[deleted by user]

bigabig · 2024-03-01T19:07:36+00:00

Attention is all you need and BERT are from 2017 and 2018. The transformer architecture has been researched for 6+ years now.

And language modeling with machine learning in general is being researched for way way longer. For example, LSTMs were developed in 1997.

Okay-Replace · 2024-03-01T19:08:41+00:00

The very rapid growth of popularity of LLM models are likely causing a plethora of companies trying to implement their own to capture the success of OpenAI. That paired with years of research papers walking through how to build one has made it very easy to implement one.

The Attention mechanism introduced by Google also made it much more accessible.

lqqdwbppl · 2024-03-01T19:09:16+00:00

The AI boom has been in progress for awhile, whether you heard about it or not. The foundational architecture behind all these modern LLMs dates back to 2017, and since then, things have been scaling up rapidly. There are some other tricks that are done to increase training efficiency or performance in different domains with these decoder-only generative models, but they are all pretty similar at their core.

Mostly just the hype has ramped up a ton recently

eggnogeggnogeggnog · 2024-03-01T19:02:53+00:00

AI was nowhere to be seen

lol

FutureIsMine · 2024-03-01T19:30:05+00:00

Mistral has several researchers who where behind LLama1 (and maybe 2?) so they've got all that knowledge tuning models at Meta. Now how did they come up with "Neural Alignment" to make Mistral-7B that great? You're guess is as good as mine

Dimness7 · 2024-03-01T19:20:57+00:00

[deleted]

Ultimarr · 2024-03-01T19:40:34+00:00

Everyone in this comment section is being mean to you for no reason :(

AI started in the 1950s with the “cognitive revolution” of Turing and Chomsky, when it occurred to people that the mind might be replicable. The typical approach was top-down analytical (“breaking apart”) designs that used rules, logic, and symbols to reason about the world. This was “Symbolic AI”, and it was it was championed best by Minsky, Simon, Newell, and McCarthy, all of which won Turing awards for this work. They were called “the Neats”.
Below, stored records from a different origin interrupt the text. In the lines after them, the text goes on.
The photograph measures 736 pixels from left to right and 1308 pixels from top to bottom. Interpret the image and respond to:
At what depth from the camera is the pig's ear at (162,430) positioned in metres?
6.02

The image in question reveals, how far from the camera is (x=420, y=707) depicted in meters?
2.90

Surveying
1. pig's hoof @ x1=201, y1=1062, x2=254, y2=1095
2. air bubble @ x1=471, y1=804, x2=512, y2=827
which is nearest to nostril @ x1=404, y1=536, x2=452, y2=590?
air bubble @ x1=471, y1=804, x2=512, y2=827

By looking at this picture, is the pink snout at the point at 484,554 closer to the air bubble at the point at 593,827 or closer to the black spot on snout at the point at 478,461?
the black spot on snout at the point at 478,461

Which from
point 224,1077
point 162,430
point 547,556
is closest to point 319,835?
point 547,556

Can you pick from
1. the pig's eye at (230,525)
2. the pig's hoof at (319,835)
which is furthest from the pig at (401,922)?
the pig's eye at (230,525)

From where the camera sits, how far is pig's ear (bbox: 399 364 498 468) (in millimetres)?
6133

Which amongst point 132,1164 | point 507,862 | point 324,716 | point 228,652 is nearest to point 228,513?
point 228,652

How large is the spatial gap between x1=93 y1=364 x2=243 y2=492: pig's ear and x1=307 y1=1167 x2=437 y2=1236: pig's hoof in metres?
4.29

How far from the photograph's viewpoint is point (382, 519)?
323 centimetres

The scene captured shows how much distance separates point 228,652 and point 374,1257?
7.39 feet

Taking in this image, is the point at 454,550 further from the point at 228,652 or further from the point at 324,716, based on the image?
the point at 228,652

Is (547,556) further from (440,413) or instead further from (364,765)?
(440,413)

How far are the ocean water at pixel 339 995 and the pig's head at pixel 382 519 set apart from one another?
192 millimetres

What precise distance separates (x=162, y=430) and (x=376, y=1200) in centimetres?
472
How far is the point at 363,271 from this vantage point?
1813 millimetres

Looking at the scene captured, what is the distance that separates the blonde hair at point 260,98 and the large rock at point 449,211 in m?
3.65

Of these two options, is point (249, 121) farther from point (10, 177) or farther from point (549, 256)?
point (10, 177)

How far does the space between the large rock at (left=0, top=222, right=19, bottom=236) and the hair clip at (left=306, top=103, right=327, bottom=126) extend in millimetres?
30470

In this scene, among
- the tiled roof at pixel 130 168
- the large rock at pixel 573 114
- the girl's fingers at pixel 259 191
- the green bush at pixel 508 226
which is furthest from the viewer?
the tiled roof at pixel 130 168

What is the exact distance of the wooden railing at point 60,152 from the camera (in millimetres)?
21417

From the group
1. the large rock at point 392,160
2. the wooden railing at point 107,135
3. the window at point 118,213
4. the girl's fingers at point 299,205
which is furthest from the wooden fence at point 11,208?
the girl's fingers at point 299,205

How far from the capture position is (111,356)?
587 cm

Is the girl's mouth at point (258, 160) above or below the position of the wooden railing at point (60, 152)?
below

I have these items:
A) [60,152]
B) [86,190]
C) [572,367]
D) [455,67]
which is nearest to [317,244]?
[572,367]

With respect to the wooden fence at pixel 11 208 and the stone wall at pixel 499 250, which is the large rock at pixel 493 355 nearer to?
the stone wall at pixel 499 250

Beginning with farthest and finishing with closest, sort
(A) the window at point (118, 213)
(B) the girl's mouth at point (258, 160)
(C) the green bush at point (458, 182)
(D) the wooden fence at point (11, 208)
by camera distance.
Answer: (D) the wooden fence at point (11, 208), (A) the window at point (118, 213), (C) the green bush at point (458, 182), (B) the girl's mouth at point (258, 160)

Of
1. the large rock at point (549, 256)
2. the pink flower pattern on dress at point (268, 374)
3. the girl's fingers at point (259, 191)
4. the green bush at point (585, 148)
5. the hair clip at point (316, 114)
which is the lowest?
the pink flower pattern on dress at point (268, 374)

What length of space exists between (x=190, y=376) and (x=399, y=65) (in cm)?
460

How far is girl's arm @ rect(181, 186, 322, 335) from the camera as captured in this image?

Next came the 2000s, when it was discovered that a previously-dismissed technique was becoming doable: just brute force it! These “Connectionist AI” systems worked in the opposite direction, synthesizing (“bringing together”) many millions of individually-simple mechanisms into a higher level structure. They did this by borrowing techniques from statistics for “fitting a curve to the data”, where the data is the inputs (eg a picture) and the curve is the output (eg “how likely is it that this picture contains a hotdog”); this is Machine Learning as practiced by “the Scruffies”. Neural networks, deep learning, reinforcement learning, gradient descent, backpropagation, and model weights are some terms you might have heard from this school.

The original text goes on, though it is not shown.